Your objective: In the data that follows, find the line with "Luther Burrell is tackled by Ian Madigan."; transcribe it, every later line up to the one with "Young Man Using A Tablet Outdoors", and that line as well, exactly and with no others.

□ □ □ □ □

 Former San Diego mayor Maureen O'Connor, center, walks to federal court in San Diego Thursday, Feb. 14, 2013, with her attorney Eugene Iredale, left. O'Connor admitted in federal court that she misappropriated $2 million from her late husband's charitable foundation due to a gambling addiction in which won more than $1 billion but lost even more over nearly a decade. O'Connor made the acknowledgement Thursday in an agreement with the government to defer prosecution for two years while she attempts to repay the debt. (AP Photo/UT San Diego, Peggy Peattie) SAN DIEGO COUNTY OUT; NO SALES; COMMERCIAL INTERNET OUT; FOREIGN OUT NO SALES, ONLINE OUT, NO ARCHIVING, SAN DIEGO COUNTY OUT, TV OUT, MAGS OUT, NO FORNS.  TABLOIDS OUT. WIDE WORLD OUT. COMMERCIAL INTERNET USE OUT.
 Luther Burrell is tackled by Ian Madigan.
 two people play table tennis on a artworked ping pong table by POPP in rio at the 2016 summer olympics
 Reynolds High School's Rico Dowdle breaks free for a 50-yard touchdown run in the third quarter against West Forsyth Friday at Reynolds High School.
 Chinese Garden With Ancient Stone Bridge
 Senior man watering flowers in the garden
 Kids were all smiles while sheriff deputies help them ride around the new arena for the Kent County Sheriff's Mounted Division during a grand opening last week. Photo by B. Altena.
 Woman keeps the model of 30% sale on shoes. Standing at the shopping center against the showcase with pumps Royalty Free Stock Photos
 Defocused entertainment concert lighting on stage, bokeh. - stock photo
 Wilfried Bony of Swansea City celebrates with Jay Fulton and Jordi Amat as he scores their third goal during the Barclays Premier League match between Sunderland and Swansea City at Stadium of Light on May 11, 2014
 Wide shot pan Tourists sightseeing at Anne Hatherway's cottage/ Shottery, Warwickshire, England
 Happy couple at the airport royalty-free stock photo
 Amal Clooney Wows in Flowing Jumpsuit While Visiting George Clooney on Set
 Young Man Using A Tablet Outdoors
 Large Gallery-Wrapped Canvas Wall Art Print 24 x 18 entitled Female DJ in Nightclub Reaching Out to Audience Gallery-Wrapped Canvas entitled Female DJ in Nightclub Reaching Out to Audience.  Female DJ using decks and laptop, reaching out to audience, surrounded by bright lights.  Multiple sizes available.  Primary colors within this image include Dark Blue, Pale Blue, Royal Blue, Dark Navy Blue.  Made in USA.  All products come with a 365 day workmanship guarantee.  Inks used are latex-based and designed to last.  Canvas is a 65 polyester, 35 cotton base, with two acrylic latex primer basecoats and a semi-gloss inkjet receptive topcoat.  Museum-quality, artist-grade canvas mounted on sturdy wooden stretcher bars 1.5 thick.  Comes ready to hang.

□ □ □ □ □

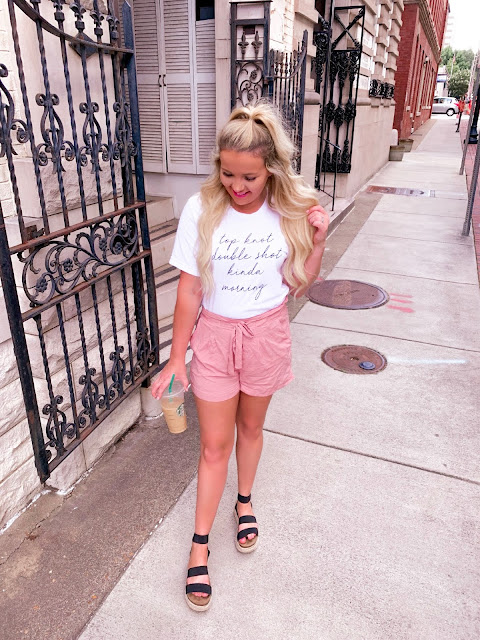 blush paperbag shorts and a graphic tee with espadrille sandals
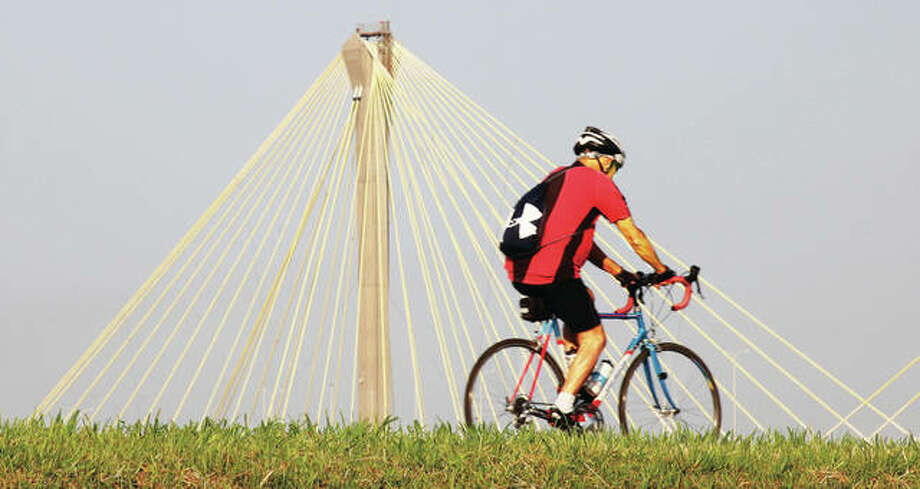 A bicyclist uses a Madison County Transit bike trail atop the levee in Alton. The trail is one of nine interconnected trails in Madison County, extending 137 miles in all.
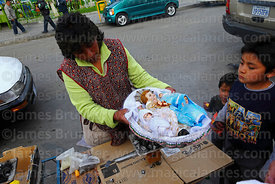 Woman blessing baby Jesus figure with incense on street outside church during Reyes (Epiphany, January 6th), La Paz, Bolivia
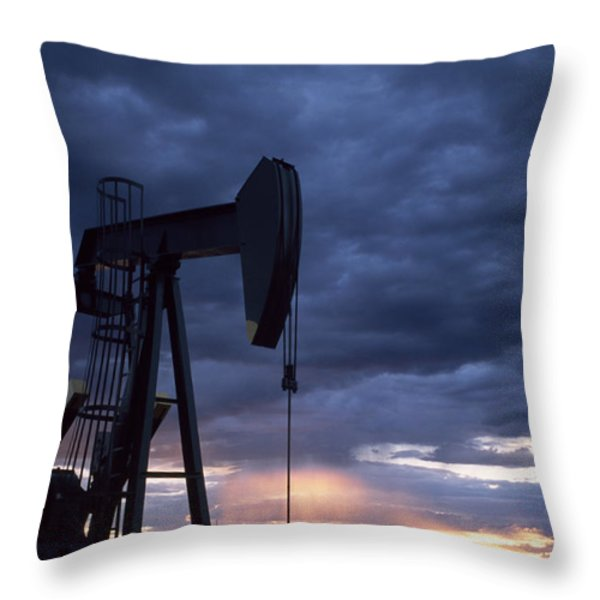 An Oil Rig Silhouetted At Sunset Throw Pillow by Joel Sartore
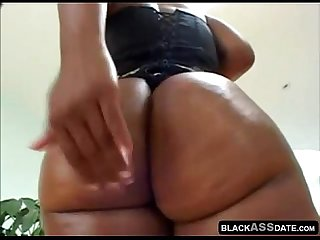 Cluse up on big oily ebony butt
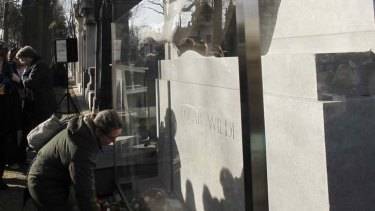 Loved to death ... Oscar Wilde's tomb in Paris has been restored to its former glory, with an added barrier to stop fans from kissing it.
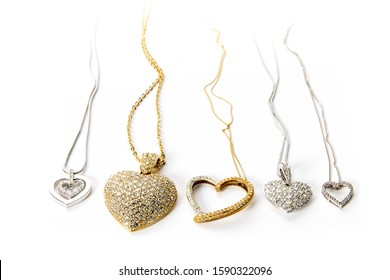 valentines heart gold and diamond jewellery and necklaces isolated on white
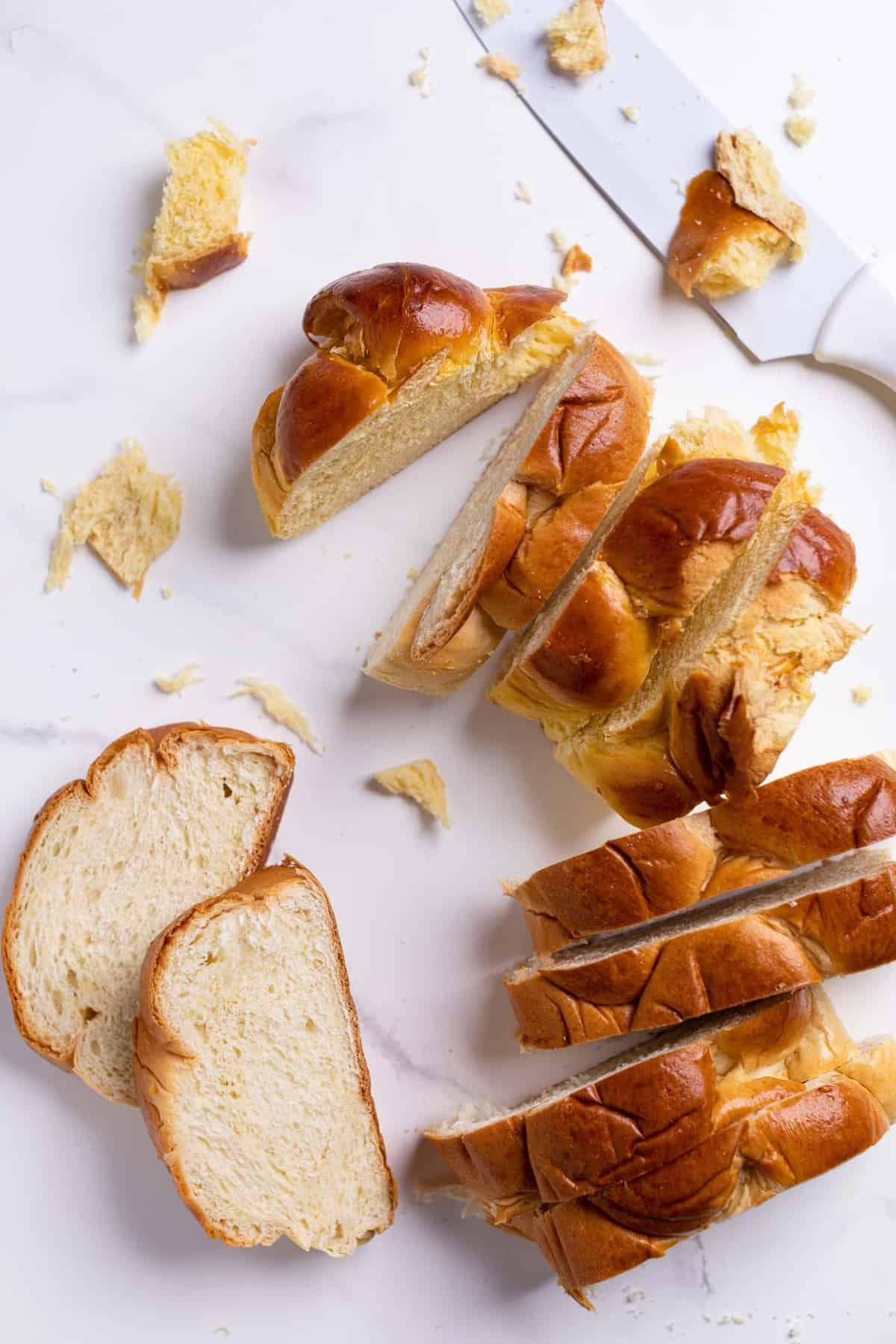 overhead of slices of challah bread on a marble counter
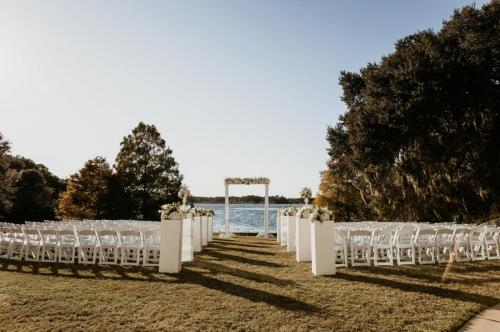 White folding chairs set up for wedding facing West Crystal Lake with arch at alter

□ □ □ □ □

Answer to the exercise:
 Luther Burrell is tackled by Ian Madigan.
 two people play table tennis on a artworked ping pong table by POPP in rio at the 2016 summer olympics
 Reynolds High School's Rico Dowdle breaks free for a 50-yard touchdown run in the third quarter against West Forsyth Friday at Reynolds High School.
 Chinese Garden With Ancient Stone Bridge
 Senior man watering flowers in the garden
 Kids were all smiles while sheriff deputies help them ride around the new arena for the Kent County Sheriff's Mounted Division during a grand opening last week. Photo by B. Altena.
 Woman keeps the model of 30% sale on shoes. Standing at the shopping center against the showcase with pumps Royalty Free Stock Photos
 Defocused entertainment concert lighting on stage, bokeh. - stock photo
 Wilfried Bony of Swansea City celebrates with Jay Fulton and Jordi Amat as he scores their third goal during the Barclays Premier League match between Sunderland and Swansea City at Stadium of Light on May 11, 2014
 Wide shot pan Tourists sightseeing at Anne Hatherway's cottage/ Shottery, Warwickshire, England
 Happy couple at the airport royalty-free stock photo
 Amal Clooney Wows in Flowing Jumpsuit While Visiting George Clooney on Set
 Young Man Using A Tablet Outdoors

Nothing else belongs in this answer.